Man on a Mission

TJ Mills, Managing Attorney for New York JFON, in Mexico with the UN Refugee Agency

In 2016, Mexico received 8,788 asylum applications. In 2017, that number soared above an estimated 18,000. Most of these asylum seekers were fleeing violence in the Northern Triangle countries of Honduras, El Salvador, and Guatemala. But last year also saw an increase in refugees from Venezuela, Haiti, Africa and other troubled places around the world.

Mural outside of a migrant shelter in Coatzacoalos, Veracruz, a major transit stop for those traveling north.

“This is the first time that large numbers of refugees are claiming asylum in Mexico rather than transiting through it to the United States,” says TJ Mills, managing attorney for New York Justice for Our Neighbors.

Mexico is a 2000 signatory to the United Nations 1951 Refugee Convention, which means authorities cannot summarily turn away those arriving at their border seeking asylum, but must instead allow them to present their claim before the Mexican Commission for Refugee Assistance (COMAR).

These are the legalities, but then there are the practicalities. The UN Refugee Agency (UNHCR) quickly realized that Mexico was woefully unprepared for the onslaught at their border. Besides a severely limited budget, inadequately trained staff, and a lack of attorney access for refugees, the adjudication process—deciding who is granted asylum and who is denied—was capricious and unfair.

TJ on an earlier UNHCR deployment in Egypt.

The UNHCR turned to TJ, with his considerable asylum expertise, acquired from both his work with NY JFON and previous deployments with the UNHCR in several hot spots around the world.  His mission: develop and implement a training program for staff and attorneys in six months.

“There was no template, it was totally improvised. It was the Wild West,” admits TJ. “But my JFON experience was helpful in developing the training program because so many of our asylum cases are similar to those in Mexico.”

Once the training manual and program were completed, TJ spent the rest of his deployment traveling among the various COMAR locations and UNHCR field offices throughout Mexico, including Mexico City, and, closer to the Guatemalan border, the states of Chiapas, Tabasco, and Veracruz.

His mission now was to train the UN staff—who were charged with supervision of Mexico’s implementation of its obligations under the Convention—and the attorneys who would be taking on asylum cases.

“Nobody had experience interviewing refugees,” he says. “They didn’t know how to present the case or which arguments would work the best. They don’t have the resources we have and they work in a much more isolated and territorial way.”

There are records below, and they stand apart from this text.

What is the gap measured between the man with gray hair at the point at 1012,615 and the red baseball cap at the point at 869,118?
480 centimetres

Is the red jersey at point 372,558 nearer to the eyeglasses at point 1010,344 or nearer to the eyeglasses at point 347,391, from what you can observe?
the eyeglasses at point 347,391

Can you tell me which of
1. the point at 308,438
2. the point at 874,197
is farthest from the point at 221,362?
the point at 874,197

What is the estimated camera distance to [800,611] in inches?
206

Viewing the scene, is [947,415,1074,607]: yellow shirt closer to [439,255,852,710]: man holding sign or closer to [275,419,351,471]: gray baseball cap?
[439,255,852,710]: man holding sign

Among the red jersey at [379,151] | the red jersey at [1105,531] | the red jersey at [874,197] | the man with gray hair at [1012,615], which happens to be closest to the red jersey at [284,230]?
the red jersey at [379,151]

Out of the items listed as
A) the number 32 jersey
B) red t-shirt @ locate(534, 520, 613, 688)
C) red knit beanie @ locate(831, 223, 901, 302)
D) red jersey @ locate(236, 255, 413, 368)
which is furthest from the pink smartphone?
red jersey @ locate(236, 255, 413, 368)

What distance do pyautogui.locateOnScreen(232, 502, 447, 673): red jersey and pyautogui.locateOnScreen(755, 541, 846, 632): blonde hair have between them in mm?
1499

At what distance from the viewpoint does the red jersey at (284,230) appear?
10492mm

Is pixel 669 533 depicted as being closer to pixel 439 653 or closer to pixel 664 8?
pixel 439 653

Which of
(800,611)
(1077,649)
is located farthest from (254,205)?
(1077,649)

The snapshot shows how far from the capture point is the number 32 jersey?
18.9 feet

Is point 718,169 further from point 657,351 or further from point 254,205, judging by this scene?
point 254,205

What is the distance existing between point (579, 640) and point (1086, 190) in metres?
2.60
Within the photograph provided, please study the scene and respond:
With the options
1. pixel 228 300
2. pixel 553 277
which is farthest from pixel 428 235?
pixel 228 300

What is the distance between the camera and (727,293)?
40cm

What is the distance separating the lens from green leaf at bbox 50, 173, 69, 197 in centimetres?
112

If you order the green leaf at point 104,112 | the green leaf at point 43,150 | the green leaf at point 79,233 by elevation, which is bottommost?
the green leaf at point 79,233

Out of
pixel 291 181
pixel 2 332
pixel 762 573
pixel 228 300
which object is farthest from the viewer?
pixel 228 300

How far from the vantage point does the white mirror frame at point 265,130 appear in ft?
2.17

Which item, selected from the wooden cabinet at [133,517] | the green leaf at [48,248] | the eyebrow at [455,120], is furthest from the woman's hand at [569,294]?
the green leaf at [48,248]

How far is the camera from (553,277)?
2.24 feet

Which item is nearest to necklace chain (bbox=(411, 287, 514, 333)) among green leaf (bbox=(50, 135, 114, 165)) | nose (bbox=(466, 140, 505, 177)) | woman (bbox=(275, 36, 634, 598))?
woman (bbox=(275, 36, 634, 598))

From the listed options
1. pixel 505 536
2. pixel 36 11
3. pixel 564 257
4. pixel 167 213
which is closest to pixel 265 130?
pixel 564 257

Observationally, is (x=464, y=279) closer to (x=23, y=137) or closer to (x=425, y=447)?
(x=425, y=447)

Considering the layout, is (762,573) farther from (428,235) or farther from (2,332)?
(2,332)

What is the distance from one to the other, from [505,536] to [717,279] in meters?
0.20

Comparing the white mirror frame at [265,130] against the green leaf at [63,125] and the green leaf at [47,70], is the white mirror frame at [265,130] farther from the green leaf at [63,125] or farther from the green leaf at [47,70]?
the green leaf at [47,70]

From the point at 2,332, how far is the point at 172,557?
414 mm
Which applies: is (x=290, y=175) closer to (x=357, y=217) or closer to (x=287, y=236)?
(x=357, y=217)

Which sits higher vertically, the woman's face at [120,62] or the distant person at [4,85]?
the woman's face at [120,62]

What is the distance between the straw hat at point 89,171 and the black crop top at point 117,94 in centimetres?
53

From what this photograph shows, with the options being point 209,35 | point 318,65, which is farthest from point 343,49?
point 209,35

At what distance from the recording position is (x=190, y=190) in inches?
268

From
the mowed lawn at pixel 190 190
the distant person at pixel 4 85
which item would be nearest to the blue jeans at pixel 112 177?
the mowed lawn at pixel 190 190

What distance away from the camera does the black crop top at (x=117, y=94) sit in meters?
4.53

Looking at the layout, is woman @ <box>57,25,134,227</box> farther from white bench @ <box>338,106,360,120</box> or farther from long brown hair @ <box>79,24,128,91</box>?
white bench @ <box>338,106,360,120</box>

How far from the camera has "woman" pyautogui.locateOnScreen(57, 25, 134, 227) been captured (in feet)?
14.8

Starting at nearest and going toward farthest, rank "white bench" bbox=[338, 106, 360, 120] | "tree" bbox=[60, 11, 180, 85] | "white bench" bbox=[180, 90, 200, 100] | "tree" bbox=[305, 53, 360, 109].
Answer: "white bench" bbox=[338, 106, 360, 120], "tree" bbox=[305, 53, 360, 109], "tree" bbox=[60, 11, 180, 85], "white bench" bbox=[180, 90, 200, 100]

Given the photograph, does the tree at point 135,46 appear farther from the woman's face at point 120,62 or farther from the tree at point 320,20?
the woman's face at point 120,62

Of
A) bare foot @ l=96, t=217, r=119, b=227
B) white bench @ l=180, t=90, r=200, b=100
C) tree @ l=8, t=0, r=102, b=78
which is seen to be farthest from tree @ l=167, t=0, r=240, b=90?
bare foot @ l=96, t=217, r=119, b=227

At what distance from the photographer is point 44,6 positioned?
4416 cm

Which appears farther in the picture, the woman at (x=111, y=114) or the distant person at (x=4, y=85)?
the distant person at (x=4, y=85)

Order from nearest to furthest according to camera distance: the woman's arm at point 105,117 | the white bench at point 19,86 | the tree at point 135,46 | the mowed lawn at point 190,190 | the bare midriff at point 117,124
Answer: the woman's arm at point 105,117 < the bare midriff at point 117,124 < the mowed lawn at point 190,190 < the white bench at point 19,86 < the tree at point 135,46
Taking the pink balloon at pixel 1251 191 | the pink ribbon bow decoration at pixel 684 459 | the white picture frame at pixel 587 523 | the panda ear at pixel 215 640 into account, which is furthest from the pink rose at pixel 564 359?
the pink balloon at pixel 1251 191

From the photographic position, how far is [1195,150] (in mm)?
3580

While U.S. immigration attorneys are eager to share information, explains TJ, many Mexican attorneys aren’t even willing to form a listserv. This lack of collaboration doesn’t help them present a united front when dealing with the Mexican government. The importance of the camaraderie found amongst JFON attorneys was a theme TJ would revisit again and again during his training sessions.

TJ is back home in New York now, but the training manual and other materials he developed will continue to be used in the years ahead. And that’s something to feel good about.

TJ (2nd from right) with his UN colleagues in Acayucan, Veracruz. 

“I’ve never been so challenged in a job before,” TJ confesses. “But I also feel a deep sense of accomplishment.”

Would he do it again?

He pauses for a moment, as if giving the question careful consideration.

“Yes,” he answers, smiling. “I would.”